WHAT YOU SHOULD DO =
Could you quote, exactly as they stand, the lines running from the one with "How distantly are" to the final line of the material?

EXTRACTED DATA =
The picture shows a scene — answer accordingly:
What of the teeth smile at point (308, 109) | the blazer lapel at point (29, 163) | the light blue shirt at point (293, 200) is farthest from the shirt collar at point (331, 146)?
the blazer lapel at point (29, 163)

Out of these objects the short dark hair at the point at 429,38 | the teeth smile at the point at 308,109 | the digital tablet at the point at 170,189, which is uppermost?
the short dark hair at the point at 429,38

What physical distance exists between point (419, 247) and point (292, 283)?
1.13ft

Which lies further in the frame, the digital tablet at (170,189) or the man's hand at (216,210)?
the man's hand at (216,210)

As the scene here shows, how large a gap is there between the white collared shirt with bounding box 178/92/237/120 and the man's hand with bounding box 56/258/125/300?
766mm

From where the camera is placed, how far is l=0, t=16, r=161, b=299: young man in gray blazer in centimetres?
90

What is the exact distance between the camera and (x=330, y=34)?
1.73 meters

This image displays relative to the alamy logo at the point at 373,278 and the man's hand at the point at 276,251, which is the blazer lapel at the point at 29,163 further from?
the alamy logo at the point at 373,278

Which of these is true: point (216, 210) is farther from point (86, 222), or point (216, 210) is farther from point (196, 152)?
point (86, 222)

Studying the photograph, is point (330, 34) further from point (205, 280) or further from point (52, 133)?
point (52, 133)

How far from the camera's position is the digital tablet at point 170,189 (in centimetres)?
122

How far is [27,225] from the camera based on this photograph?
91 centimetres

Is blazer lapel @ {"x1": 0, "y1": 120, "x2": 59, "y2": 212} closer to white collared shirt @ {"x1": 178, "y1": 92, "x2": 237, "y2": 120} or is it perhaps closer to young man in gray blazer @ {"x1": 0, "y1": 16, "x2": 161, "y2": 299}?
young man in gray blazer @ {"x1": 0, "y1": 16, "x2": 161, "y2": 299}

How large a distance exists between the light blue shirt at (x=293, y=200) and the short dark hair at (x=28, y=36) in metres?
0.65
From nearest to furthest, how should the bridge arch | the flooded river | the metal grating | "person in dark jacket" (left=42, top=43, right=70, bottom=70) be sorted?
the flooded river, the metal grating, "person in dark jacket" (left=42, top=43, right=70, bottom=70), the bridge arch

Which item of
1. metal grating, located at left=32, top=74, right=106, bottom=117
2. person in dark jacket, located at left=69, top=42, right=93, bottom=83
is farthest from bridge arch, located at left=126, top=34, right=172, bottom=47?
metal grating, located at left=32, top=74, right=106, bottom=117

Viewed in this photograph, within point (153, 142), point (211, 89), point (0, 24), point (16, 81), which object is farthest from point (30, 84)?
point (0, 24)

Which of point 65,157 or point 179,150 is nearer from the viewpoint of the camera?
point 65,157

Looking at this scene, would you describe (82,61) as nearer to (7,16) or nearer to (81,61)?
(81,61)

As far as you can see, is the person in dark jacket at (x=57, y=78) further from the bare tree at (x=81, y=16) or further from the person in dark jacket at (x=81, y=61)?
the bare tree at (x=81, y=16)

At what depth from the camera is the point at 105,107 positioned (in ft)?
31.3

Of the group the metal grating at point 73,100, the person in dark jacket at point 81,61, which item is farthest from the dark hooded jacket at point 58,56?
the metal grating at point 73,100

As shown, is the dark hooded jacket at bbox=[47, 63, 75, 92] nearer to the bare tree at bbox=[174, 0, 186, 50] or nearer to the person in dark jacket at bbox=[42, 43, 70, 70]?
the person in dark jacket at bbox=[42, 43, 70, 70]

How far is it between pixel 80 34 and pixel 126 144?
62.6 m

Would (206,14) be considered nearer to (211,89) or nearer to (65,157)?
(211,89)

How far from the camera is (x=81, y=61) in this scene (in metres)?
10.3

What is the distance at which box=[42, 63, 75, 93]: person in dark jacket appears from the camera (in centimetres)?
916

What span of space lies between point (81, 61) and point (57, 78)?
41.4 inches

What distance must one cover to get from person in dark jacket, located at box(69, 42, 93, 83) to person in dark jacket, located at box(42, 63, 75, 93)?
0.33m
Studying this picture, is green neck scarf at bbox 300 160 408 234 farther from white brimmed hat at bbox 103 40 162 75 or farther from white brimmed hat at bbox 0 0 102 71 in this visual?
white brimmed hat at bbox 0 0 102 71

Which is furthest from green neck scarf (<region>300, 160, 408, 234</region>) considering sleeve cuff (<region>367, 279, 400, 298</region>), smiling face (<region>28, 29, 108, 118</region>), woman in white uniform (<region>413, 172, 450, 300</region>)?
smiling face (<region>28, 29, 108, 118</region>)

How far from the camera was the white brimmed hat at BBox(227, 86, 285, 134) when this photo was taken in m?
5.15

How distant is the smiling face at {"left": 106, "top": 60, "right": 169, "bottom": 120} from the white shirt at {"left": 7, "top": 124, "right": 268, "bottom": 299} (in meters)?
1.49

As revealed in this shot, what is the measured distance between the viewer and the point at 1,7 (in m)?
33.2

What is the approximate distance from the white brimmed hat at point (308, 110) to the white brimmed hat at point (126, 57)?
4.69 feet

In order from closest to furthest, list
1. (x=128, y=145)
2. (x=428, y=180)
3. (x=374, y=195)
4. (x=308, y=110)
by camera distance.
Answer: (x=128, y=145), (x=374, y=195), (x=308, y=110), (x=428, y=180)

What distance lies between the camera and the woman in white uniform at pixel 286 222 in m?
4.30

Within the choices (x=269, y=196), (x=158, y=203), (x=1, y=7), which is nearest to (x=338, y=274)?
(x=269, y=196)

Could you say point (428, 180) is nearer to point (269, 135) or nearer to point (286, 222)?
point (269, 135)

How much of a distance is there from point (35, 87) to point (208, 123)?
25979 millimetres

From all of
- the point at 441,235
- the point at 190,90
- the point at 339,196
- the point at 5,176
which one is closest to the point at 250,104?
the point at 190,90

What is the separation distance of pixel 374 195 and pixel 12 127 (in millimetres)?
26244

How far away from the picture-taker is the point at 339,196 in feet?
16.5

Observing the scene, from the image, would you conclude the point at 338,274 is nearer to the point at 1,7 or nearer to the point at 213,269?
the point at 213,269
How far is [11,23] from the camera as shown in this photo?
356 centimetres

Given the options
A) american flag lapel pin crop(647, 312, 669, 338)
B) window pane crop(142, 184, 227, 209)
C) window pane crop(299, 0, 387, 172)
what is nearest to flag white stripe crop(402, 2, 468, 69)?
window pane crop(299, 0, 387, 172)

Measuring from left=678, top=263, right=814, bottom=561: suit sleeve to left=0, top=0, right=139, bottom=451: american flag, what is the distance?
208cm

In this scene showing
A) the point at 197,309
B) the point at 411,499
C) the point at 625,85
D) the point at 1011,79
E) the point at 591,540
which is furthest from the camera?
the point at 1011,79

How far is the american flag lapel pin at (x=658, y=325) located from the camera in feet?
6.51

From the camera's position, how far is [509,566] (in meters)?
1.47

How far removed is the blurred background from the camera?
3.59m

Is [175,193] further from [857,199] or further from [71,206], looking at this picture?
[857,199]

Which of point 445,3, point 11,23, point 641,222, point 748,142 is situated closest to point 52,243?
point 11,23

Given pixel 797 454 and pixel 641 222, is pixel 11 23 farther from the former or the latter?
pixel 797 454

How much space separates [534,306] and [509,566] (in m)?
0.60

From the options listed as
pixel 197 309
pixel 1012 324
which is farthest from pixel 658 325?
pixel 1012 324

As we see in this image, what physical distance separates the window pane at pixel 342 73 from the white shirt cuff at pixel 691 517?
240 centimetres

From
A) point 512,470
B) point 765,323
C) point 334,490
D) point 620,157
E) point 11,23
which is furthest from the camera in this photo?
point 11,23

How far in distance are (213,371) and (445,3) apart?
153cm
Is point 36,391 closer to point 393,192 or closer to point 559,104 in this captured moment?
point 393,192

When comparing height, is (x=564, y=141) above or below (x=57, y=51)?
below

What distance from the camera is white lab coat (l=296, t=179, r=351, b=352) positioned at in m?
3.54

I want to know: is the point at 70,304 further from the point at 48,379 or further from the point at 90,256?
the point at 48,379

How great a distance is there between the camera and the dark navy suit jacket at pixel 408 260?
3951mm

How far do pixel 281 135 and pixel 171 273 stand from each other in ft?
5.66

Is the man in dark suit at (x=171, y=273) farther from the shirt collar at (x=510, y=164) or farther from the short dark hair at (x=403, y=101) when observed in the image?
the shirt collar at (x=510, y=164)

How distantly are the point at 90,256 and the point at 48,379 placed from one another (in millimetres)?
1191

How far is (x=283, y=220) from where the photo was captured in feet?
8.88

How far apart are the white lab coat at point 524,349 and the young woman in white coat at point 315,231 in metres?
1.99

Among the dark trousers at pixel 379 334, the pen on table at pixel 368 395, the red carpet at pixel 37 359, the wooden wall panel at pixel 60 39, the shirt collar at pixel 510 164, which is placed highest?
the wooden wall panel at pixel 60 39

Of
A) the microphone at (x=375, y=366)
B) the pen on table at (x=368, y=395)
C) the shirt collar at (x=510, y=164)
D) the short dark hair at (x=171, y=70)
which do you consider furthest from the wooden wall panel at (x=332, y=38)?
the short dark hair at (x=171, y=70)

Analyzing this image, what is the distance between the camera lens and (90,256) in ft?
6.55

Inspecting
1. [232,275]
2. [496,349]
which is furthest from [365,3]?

OUTPUT FOR THIS EXERCISE =
How distantly are the point at 90,256 and the point at 48,379 placed from one another (in millimetres)?
1191

How far is (x=283, y=220) from where the photo was captured in feet?
8.88

How far apart are the white lab coat at point 524,349 and the young woman in white coat at point 315,231 in metres?
1.99

Among the dark trousers at pixel 379 334, the pen on table at pixel 368 395, the red carpet at pixel 37 359, the wooden wall panel at pixel 60 39, the shirt collar at pixel 510 164, which is placed highest?
the wooden wall panel at pixel 60 39

Of
A) the microphone at (x=375, y=366)
B) the pen on table at (x=368, y=395)
C) the shirt collar at (x=510, y=164)
D) the short dark hair at (x=171, y=70)
which do you consider furthest from the wooden wall panel at (x=332, y=38)?
the short dark hair at (x=171, y=70)

Analyzing this image, what is the distance between the camera lens and (90,256) in ft?
6.55

Inspecting
1. [232,275]
2. [496,349]
which is furthest from [365,3]?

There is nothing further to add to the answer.